BnF, Mss, NAF 16347, f. 169-170
Transcription de Gwenaëlle Sifferlen assistée de Florence Naugrette

a) « dépêché ».
b) « lequelle ».

Notes

[1Bocage vient de faire sa rentrée dans Jeannic le Breton ou le Gérant responsable, créé le 27 novembre 1841 à la Porte-Saint-Martin. Ce drame en 5 actes est d’Eugène Bourgeois [et Alexandre Dumas, resté anonyme]. Bocage y joue un vieux chouan, portant « avec une aisance caractéristique le superbe costume national de l’Armorique » (Gautier). Juliette Drouet fait allusion à la scène 6 de l’Acte V : « Voilà Jeannic qui, dans une tempête, lorsque pas une âme humaine n’osait aller au secours des malheureux naufragés, s’est jeté dans une barque, seul contre les vagues, contre les vents et contre le tonnerre, qui les a sauvés et qui n’a pas eu peur ; voilà Jeannic, enfin, qui dans un incendie, quand les murs s’ouvraient, quand les poutres croulaient enflammées, quand un père et une mère s’arrachaient les cheveux appelant leur unique enfant qu’ils avaient abandonné dans son berceau, et qu’ils n’osaient aller reprendre ; voilà Jeannic, qui, au milieu des flammes, a été disputer à la mort cette pauvre petite créature humaine, qui l’a rapportée à ses parents qui la pleuraient déjà, et qui n’a pas eu peur.

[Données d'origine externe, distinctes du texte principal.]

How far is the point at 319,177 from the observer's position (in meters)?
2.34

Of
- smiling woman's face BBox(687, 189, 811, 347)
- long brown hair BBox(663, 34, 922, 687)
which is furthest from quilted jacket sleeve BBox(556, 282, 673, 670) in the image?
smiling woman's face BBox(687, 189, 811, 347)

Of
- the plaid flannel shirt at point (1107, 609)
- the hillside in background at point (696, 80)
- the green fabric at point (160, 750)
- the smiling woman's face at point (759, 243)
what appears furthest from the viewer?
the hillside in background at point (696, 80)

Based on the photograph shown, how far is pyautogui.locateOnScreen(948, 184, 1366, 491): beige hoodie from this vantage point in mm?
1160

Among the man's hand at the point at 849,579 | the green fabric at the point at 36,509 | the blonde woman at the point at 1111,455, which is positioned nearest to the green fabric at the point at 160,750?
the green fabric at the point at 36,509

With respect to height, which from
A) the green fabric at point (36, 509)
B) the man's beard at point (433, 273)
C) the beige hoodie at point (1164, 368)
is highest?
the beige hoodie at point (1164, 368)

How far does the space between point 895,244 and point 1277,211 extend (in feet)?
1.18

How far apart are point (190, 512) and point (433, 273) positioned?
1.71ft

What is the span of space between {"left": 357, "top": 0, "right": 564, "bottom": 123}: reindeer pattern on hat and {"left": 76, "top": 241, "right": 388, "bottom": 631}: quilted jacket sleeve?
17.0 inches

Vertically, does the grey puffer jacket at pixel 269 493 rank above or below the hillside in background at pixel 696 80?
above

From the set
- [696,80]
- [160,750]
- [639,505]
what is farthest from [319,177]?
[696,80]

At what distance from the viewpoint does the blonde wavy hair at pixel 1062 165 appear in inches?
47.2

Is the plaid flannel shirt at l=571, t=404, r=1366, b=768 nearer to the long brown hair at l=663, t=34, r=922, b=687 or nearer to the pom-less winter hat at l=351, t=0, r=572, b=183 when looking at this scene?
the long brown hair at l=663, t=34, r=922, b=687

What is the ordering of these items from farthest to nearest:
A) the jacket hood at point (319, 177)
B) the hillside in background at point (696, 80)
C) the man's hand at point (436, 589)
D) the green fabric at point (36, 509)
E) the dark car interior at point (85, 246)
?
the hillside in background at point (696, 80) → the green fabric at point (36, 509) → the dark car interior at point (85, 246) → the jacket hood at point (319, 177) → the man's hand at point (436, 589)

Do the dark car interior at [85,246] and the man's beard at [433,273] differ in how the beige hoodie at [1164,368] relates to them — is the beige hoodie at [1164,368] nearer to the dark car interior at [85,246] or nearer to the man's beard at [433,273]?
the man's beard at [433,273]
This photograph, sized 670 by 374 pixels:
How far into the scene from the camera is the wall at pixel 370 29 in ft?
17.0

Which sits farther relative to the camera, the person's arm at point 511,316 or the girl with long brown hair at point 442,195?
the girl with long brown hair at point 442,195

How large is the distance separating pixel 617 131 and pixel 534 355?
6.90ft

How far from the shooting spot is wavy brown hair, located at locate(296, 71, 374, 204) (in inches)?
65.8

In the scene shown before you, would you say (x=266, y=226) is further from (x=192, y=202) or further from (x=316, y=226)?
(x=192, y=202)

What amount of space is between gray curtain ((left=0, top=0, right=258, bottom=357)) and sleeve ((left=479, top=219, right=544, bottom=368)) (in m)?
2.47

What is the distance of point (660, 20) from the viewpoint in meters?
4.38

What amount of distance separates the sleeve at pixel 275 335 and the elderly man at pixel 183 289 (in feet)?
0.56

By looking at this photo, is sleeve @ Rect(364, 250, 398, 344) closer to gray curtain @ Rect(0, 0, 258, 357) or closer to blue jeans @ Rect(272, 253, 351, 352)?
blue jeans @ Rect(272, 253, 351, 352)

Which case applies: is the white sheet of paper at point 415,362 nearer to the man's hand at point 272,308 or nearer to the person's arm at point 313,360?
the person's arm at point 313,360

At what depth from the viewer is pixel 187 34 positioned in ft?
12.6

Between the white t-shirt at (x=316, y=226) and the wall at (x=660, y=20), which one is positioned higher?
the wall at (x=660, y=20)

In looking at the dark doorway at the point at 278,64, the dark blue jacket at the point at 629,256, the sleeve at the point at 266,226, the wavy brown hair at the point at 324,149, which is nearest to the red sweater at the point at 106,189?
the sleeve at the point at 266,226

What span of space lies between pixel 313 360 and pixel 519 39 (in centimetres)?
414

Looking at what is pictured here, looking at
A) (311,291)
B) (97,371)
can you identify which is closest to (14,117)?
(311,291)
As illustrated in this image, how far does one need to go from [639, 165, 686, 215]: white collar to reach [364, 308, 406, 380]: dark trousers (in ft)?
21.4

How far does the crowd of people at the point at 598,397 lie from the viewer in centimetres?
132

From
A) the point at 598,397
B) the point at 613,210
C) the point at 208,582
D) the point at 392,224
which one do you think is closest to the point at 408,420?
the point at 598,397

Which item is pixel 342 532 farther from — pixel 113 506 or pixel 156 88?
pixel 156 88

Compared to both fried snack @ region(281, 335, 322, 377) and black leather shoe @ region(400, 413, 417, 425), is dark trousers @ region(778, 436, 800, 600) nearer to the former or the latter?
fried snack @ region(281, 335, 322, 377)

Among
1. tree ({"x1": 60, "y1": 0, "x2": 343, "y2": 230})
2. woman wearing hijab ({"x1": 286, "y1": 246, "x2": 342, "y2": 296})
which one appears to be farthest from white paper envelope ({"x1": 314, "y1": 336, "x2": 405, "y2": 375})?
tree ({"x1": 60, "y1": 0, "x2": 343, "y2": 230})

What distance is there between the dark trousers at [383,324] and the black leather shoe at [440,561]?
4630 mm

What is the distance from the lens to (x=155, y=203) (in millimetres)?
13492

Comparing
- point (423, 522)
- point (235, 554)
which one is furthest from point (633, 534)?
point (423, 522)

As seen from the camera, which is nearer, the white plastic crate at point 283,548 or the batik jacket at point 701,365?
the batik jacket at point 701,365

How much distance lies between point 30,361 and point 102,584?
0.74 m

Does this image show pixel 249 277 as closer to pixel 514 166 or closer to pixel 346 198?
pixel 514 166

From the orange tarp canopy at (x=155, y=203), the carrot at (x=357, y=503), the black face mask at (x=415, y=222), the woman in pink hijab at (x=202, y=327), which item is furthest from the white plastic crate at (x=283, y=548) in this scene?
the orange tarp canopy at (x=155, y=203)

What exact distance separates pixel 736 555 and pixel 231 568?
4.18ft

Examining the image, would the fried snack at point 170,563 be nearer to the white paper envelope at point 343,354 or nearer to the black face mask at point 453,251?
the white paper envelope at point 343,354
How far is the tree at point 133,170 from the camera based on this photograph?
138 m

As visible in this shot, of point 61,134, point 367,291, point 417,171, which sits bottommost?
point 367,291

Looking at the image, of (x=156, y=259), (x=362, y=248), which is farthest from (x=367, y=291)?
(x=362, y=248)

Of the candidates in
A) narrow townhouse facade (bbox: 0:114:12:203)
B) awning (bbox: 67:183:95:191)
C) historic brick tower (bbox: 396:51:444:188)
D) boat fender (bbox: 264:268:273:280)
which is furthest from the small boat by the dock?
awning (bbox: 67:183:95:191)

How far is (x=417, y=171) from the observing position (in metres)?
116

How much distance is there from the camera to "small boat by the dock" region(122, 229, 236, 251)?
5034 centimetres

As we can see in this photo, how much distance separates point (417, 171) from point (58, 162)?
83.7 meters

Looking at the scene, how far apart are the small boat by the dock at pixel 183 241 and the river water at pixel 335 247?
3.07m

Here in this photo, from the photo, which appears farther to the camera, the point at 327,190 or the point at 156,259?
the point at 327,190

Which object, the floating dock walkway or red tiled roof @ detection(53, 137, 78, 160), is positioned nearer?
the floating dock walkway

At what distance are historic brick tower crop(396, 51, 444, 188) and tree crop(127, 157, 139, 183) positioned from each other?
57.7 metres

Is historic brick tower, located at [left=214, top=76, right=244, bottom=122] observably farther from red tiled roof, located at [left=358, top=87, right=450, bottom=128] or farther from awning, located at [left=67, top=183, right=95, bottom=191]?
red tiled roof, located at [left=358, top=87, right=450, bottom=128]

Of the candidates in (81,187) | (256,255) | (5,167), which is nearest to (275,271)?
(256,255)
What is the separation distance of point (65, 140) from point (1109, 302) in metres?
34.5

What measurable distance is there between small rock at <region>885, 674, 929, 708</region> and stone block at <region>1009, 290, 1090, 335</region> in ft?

II me semble cependant, Monsieur, qu’on ne pourra pas dire qu’en face d’un homme, d’un homme qu’il était sûr de tuer, ce même Jeannic, qui avait bravé les balles des soldats, les vagues de la mer, les flammes de l’incendie, il me semble qu’on ne pourra pas dire que ce même Jeannic a eu peur. » [Remerciements à Jean-Claude Yon.

[2Juliette vit encore en 1841 au 14 rue Sainte-Anastase.

[3Collège des Quatre-Nations : siège de l’Institut de France depuis 1805, no 23 quai de Conti.

[4Désigne peut-être Victor-Joseph-Étienne de Jouy (77 ans), académicien depuis 1815, membre du parti des classiques et opposé à Victor Hugo, ou alors Emmanuel Mercier Dupaty (66 ans), élu en 1836 et lui aussi adversaire de Hugo.

[5Toupie : femme de mauvaise vie.

[6Populaire et péjoratif : un bal public plutôt mal fréquenté. Juliette désigne ainsi sans doute par métonymie les femmes qui affectionnent ce type de divertissement.

[7Reprise d’Angelo tyran de Padoue à la Comédie-Française pour une représentation au moins, avec Mlle Rabut dans le rôle de Catarina.

[8Voir la lettre du 11 novembre 1841 : Hugo aime quand Juliette se frise les cheveux.

[9Cette remarque n’est pas à prendre à la légère quand on sait que Juliette a beaucoup de cheveux blancs qu’elle s’évertue à arracher pour les faire disparaître.

[10Claire est pensionnaire d’un établissement de Saint-Mandé depuis 1836 et ce sont toujours les Lanvin qui se chargent d’aller la chercher et de la ramener.